As an alternative, the lecturer might ask students to prepare the texts beforehand, and on a specified date, send them a recorded PowerPoint presentation with speech and video. And at the same time, the lecturer can open a discussion thread in the institution’s LMS system, where students can pose questions. The consequence would be that fewer classroom sessions are needed, and when the lecturer meets the students in class, the focus can be on discussing some pre-defined topics rather than wasting time on going through material that the students might just as well prepare themselves.
Students can also be asked to answer some multiple-choice questions to prove that they have read the texts and watched the video presentation sent to them. Only those students who reach a certain score are allowed to participate in the classroom discussions afterwards. This may motivate students to “do their homework”.
The second approach is peer-to-peer assessment. In a traditional face-to-face situation in which a lecturer would have to assess papers from, for instance, forty students, the burden may seem very heavy, and the lecturer may be tempted to mark fewer papers. Instead, the students can work in small study groups; discuss face to face or in virtual classrooms; prepare individual papers; submit these papers to specific fellow students in their group; assess each other’s papers; give feedback to each other; and finally agree among themselves to submit one paper only from one of the students in the group, either a good or a bad one, to their lecturer for assessment and feedback. This feedback can be given by video for the students to see repeatedly. In this way, the lecturer has far fewer papers to mark, and the students engage in lot of activity and, ideally, achieve a good standard of learning.
This is most often done online.
Students may also be actively involved in deciding on the assessment criteria that should be used. These criteria may be presented in a rubric, which makes it easier for the students to assess each other’s papers.

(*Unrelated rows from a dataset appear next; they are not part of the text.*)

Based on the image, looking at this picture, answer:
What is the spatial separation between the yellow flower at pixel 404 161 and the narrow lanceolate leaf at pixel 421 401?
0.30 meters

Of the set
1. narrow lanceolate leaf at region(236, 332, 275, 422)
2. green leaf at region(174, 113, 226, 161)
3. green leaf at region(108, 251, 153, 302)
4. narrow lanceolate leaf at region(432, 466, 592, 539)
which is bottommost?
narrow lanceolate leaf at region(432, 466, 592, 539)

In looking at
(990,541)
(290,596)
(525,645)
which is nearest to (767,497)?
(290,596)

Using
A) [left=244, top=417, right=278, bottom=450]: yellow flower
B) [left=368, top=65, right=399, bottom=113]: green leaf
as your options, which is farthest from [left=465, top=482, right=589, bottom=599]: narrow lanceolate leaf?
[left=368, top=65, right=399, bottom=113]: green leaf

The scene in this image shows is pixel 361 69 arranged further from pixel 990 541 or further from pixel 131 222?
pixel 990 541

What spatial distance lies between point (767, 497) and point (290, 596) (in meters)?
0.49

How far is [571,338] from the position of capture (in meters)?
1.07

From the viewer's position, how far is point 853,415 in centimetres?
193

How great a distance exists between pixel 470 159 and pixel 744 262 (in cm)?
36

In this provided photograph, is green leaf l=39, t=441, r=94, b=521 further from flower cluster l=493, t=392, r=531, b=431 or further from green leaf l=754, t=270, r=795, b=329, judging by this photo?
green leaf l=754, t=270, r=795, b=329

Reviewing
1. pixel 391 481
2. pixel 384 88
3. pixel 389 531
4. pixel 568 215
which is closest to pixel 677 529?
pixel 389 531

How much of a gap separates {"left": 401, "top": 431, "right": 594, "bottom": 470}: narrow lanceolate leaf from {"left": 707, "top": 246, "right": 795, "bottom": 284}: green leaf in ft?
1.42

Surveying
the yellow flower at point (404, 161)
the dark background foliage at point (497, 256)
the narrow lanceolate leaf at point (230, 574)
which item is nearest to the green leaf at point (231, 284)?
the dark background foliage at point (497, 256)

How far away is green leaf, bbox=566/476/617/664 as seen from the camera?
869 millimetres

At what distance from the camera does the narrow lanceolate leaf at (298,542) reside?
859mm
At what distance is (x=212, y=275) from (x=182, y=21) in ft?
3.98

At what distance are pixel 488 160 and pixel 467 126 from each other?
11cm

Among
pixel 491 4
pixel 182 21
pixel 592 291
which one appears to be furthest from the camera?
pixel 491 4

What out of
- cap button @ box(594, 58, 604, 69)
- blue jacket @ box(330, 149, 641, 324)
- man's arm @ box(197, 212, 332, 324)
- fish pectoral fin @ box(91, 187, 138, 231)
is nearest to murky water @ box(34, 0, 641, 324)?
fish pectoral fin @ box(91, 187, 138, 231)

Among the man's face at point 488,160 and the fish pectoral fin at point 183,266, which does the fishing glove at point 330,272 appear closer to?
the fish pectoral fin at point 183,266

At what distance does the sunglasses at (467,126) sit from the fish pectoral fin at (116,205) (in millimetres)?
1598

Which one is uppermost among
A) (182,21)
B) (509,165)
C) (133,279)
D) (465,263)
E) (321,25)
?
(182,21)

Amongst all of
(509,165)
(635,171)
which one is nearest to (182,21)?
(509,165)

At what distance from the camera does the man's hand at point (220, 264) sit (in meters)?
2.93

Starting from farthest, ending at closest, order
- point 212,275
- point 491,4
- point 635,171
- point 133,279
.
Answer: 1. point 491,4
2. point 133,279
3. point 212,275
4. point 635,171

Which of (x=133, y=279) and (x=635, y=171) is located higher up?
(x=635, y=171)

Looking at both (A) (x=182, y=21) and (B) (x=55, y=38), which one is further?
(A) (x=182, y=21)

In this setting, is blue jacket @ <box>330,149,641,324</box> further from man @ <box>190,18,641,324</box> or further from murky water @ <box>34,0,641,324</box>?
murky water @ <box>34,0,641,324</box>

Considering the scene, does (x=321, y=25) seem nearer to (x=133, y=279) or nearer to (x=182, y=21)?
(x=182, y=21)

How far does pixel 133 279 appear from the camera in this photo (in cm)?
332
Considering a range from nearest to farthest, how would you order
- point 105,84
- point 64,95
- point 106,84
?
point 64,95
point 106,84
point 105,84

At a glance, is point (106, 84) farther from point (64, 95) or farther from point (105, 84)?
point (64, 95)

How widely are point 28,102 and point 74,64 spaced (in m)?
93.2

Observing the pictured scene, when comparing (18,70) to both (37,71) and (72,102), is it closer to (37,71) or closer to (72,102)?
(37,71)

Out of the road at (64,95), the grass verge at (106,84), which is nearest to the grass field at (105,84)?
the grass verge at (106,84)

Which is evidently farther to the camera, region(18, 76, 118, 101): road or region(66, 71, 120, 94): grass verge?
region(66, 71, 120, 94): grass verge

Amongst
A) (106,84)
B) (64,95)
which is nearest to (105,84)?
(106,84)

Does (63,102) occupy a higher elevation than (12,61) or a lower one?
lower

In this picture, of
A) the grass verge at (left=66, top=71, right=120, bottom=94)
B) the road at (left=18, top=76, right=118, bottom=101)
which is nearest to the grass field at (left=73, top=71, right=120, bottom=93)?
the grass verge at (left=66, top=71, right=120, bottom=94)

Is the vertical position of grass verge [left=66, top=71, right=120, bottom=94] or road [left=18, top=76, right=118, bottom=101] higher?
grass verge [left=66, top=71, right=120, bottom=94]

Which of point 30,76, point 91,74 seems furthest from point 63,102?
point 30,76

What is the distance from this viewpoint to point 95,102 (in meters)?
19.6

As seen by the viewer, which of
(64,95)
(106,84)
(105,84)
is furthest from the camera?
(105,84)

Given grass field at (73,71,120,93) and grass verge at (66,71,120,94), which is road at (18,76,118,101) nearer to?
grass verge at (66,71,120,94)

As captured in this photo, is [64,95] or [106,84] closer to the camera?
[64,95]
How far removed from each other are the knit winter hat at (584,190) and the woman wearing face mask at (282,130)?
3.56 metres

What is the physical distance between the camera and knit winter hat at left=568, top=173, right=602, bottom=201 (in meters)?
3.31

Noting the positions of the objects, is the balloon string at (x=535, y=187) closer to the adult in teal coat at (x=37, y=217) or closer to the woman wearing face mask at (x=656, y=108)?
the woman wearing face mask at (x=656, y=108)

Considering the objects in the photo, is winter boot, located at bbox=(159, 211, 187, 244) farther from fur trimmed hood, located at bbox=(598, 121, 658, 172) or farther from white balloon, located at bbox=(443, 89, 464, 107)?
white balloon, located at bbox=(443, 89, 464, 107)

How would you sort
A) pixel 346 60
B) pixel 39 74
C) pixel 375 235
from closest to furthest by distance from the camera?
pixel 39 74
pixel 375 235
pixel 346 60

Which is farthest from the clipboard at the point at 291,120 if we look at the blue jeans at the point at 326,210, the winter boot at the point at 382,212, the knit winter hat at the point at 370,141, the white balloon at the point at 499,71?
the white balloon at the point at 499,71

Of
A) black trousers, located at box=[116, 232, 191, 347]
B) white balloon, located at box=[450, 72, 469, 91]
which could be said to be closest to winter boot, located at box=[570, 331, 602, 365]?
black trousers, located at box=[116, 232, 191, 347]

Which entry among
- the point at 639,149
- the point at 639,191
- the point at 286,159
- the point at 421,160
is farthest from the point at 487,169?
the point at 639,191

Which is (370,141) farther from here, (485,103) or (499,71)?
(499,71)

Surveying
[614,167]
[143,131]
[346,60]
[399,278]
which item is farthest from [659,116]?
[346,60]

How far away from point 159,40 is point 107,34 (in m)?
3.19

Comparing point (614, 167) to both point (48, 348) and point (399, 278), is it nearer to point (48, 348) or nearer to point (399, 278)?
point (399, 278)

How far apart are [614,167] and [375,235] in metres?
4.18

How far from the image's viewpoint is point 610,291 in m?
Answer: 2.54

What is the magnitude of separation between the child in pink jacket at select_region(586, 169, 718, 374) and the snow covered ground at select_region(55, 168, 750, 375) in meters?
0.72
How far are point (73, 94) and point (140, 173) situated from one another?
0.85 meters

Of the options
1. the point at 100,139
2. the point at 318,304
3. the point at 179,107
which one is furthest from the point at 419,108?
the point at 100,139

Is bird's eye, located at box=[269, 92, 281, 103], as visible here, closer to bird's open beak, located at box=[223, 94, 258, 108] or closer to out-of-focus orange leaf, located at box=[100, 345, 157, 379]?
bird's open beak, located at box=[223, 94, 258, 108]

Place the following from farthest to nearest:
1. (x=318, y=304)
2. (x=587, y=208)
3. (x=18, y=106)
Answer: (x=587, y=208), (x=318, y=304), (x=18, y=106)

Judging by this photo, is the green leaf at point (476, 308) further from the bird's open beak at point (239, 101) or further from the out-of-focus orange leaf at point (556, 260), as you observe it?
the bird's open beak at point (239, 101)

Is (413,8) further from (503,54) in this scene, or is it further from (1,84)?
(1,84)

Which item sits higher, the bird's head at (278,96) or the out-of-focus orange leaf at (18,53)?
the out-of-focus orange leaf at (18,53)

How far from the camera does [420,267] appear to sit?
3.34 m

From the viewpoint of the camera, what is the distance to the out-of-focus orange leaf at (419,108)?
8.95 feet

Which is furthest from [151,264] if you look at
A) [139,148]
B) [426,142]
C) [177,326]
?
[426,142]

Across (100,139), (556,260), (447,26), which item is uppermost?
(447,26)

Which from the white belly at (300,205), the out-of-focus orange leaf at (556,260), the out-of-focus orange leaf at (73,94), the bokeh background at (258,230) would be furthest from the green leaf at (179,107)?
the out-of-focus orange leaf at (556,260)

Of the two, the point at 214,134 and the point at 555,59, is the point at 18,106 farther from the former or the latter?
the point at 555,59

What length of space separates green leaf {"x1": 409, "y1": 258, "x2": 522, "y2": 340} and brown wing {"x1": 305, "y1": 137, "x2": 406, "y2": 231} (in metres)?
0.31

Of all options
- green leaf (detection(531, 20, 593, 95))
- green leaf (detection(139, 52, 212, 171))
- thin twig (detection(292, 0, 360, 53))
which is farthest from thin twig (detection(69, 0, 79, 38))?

What has been the learners’ reaction?
Keld Hvam: At first, students may find it strange and challenging to be asked to do P-t-P assessments, but once they get used to it and can see the benefits, they like it a lot.
Learners usually react very positively to such initiatives. They feel that taking an active part in the learning process generates better results. They are motivated and learn something - their learning progression becomes visible for them. Furthermore, the drop-out rate is often lower and the exam results better.